For most experiments, the first step in the Western blotting workflow is separating the proteins in a sample using polyacrylamide gel electrophoresis (PAGE). In SDS-PAGE (where the proteins in the sample are coated with the detergent SDS), proteins migrate according to their size, with smaller proteins migrating more quickly through the gel. The percentage of polyacrylamide in the gel determines how easily proteins of various sizes can move through the gel, with higher percentage gels having a tighter gel matrix better for resolving smaller proteins. Polyacrylamide gels may be purchased ready-to-use in a variety of percentages or gradients, or gels may be handcast to achieve a customized percentage.
Once protein separation is complete, the proteins are transferred from the polyacrylamide gel to a solid membrane support. Membranes are usually made from nitrocellulose or polyvinylidene difluoride (PVDF). Transfer involves assembling a transfer “sandwich” in which the gel is placed next to the membrane and both are then placed inside a cassette with blotting paper and sponges on either side to ensure a secure fit within the cartridge. Transfer occurs with the sandwich submerged in transfer buffer in a tank, and a current is passed through the sandwich to drive the proteins from the gel to the membrane.
Protein-free blocking solution optimized for fluorescent Immunoblots and Western blots
Before the target protein(s) can be detected on the blot, non-specific binding sites on the membrane must be blocked by incubating the membrane in a blocking buffer. Home-made blocking buffers contain proteins such as dry milk or serum albumin to block non-specific protein-binding sites.

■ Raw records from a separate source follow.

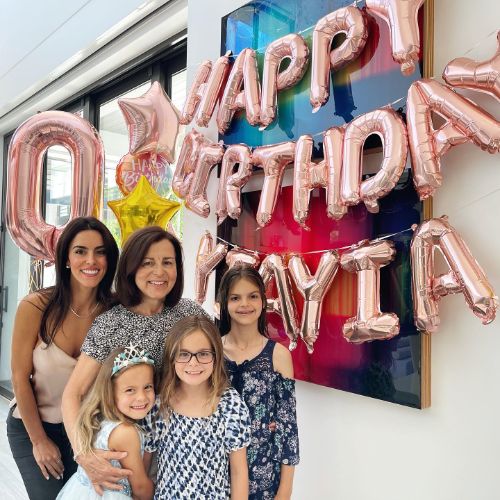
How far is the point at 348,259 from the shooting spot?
151 cm

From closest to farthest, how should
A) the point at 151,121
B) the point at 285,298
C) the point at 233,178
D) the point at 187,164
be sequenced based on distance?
the point at 285,298 < the point at 233,178 < the point at 187,164 < the point at 151,121

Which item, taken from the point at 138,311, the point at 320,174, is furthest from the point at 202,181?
the point at 138,311

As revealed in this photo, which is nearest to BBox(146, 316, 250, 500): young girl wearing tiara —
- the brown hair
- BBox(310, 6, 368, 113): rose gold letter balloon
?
the brown hair

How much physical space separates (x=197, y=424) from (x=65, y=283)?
2.25 feet

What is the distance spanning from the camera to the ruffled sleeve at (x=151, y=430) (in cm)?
129

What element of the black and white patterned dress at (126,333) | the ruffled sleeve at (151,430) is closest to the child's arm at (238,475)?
the ruffled sleeve at (151,430)

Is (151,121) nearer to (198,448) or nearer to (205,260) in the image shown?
(205,260)

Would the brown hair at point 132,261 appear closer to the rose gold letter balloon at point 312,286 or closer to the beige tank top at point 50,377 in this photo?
the beige tank top at point 50,377

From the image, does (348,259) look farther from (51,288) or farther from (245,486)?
(51,288)

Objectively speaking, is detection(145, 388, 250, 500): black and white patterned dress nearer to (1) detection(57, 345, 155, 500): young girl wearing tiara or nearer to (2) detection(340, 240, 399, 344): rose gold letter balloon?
(1) detection(57, 345, 155, 500): young girl wearing tiara

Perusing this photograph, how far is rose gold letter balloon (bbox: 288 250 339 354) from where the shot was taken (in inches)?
62.3

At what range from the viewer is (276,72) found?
1.75m

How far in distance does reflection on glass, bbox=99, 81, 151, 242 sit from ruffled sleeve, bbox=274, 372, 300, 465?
2308 millimetres

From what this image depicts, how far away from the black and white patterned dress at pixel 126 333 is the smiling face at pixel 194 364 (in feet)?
0.37
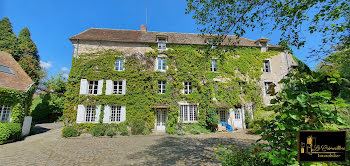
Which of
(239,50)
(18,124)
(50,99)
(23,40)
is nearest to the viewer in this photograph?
(18,124)

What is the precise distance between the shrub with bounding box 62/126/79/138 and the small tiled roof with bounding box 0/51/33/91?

The blocked membrane is incubated with an antibody that binds to the target protein of interest. Incubation conditions depend on the antigen-antibody pair. The primary antibody may be diluted in blocking buffer.

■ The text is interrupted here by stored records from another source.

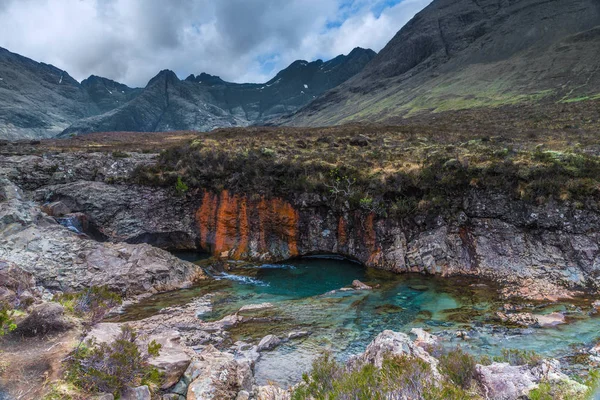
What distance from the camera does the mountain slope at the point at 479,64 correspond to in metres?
89.6

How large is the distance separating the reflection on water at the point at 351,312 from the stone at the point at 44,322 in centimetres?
543

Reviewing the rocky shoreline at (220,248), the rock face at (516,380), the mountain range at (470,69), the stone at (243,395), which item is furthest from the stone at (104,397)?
the mountain range at (470,69)

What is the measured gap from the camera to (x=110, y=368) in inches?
257

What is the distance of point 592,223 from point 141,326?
72.3ft

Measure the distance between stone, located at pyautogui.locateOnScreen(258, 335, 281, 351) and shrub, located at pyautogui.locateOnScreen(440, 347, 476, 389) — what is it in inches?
227

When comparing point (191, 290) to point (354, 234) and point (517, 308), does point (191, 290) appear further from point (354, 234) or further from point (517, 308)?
point (517, 308)

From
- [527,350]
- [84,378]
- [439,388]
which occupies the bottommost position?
[527,350]

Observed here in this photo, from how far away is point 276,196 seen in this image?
2461 cm

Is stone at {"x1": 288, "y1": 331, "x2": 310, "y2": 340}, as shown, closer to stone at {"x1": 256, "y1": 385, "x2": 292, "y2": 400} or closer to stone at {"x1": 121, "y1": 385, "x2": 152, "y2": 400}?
stone at {"x1": 256, "y1": 385, "x2": 292, "y2": 400}

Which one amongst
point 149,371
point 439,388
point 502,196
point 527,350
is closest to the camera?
point 439,388

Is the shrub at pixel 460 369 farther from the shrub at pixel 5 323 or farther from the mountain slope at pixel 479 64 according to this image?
the mountain slope at pixel 479 64

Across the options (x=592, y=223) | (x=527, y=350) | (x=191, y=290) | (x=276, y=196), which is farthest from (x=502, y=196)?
(x=191, y=290)

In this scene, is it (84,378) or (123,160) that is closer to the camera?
A: (84,378)

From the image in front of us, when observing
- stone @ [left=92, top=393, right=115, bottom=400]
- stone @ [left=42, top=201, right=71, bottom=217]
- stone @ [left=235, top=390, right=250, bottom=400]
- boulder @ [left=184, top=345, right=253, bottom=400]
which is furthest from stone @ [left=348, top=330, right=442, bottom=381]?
stone @ [left=42, top=201, right=71, bottom=217]
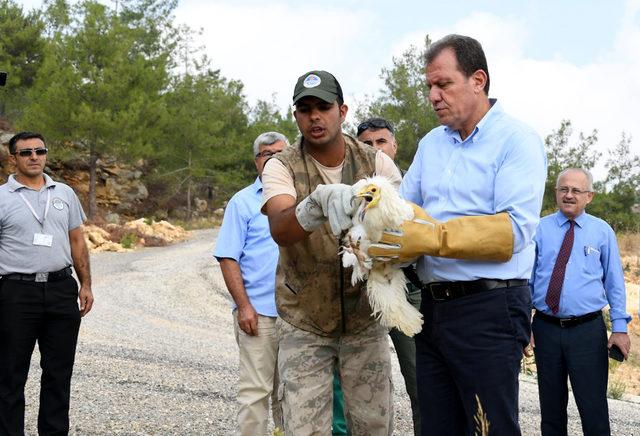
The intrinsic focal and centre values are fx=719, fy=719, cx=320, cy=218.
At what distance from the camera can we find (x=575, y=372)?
496cm

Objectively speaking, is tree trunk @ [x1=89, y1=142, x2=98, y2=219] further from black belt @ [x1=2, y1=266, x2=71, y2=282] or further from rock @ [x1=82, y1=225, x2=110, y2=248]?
black belt @ [x1=2, y1=266, x2=71, y2=282]

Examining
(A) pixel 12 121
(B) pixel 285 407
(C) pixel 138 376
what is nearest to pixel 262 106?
(A) pixel 12 121

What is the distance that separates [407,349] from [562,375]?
1.16 m

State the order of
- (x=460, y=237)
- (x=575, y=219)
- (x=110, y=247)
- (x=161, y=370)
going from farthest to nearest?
1. (x=110, y=247)
2. (x=161, y=370)
3. (x=575, y=219)
4. (x=460, y=237)

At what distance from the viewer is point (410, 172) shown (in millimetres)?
3236

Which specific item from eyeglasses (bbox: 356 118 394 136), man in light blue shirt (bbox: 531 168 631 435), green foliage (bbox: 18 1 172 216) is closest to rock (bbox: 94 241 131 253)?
green foliage (bbox: 18 1 172 216)

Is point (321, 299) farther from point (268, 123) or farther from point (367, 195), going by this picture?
point (268, 123)

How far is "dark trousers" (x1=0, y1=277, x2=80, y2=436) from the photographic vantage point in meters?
4.98

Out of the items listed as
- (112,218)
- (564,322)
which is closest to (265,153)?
(564,322)

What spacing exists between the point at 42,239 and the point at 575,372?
151 inches

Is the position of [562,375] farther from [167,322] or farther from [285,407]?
[167,322]

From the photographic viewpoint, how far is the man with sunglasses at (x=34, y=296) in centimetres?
499

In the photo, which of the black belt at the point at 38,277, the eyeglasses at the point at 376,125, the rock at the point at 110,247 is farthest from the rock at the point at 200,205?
the black belt at the point at 38,277

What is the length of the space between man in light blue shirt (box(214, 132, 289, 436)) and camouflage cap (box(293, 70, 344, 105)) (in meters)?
1.77
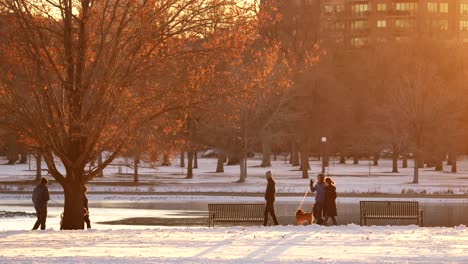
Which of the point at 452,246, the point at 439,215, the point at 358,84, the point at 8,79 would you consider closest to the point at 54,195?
the point at 439,215

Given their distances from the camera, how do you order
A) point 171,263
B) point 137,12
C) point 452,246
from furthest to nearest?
point 137,12 → point 452,246 → point 171,263

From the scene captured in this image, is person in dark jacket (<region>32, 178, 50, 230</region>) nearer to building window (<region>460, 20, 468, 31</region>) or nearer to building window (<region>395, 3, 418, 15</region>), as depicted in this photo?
building window (<region>395, 3, 418, 15</region>)

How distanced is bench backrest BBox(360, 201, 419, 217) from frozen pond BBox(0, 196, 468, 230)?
3.60ft

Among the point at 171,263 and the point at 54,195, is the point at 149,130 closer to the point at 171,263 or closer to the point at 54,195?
the point at 171,263

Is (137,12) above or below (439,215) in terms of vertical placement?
above

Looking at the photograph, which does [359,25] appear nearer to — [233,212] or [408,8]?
[408,8]

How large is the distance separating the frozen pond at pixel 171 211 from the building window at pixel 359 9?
139126mm

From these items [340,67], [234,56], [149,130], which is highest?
[340,67]

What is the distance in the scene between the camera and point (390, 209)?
3297 cm

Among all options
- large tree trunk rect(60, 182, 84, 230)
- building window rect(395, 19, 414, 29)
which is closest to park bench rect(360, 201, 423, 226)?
large tree trunk rect(60, 182, 84, 230)

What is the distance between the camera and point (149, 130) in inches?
1110

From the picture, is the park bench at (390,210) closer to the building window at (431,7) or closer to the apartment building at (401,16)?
the apartment building at (401,16)

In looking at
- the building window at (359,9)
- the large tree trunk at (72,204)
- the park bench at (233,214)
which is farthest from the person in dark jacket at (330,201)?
the building window at (359,9)

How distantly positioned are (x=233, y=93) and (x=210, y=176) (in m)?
46.8
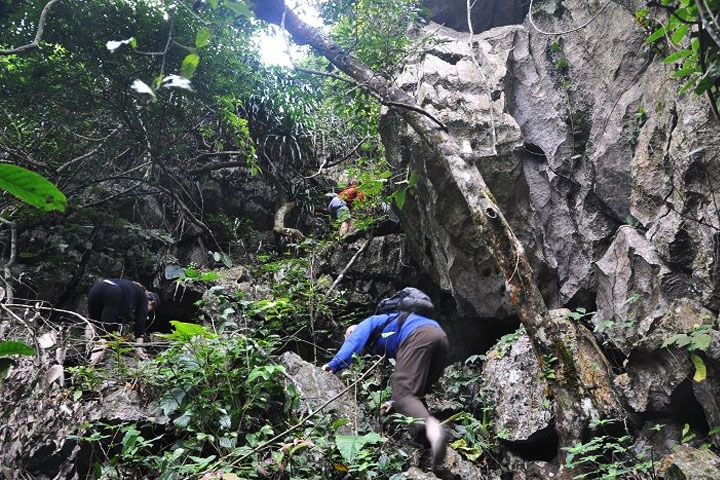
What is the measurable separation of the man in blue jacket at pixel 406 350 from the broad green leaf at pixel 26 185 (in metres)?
3.23

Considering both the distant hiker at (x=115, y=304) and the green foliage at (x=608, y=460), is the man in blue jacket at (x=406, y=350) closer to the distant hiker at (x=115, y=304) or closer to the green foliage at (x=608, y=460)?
the green foliage at (x=608, y=460)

Excess unbound primary antibody is washed away in a series of washes.
The presence of primary antibodies bound to their target protein on the blot is detected by binding a labeled secondary antibody to the primary antibody. Secondary antibodies are usually labeled with a fluorophore that can be detected directly, or bound to an enzyme like horseradish peroxidase (HRP) that reacts with a substrate to produce light (chemiluminescence) or a colored product that can be detected visually or on film.
Finally, the bound secondary antibodies are detected. For chemiluminescent detection, the blot is incubated with a chemiluminescent substrate and the emitted light detected using film or a digital imager. For fluorescent detection, the blot is imaged using a digital imager that has a light source to excite the fluorophore and has the correct filters to detect the emitted fluorescence.
Digital blot images can be analyzed using analysis software, such as AzureSpot Pro. To obtain quantitative information from a Western blot, the signal for the protein of interest can be compared to the signal for a housekeeping protein or to total protein in a process known as total protein normalization (TPN).
Read more: What is Total Protein Normalization?
Chemiluminescent blots can be stripped and re-probed for additional target(s).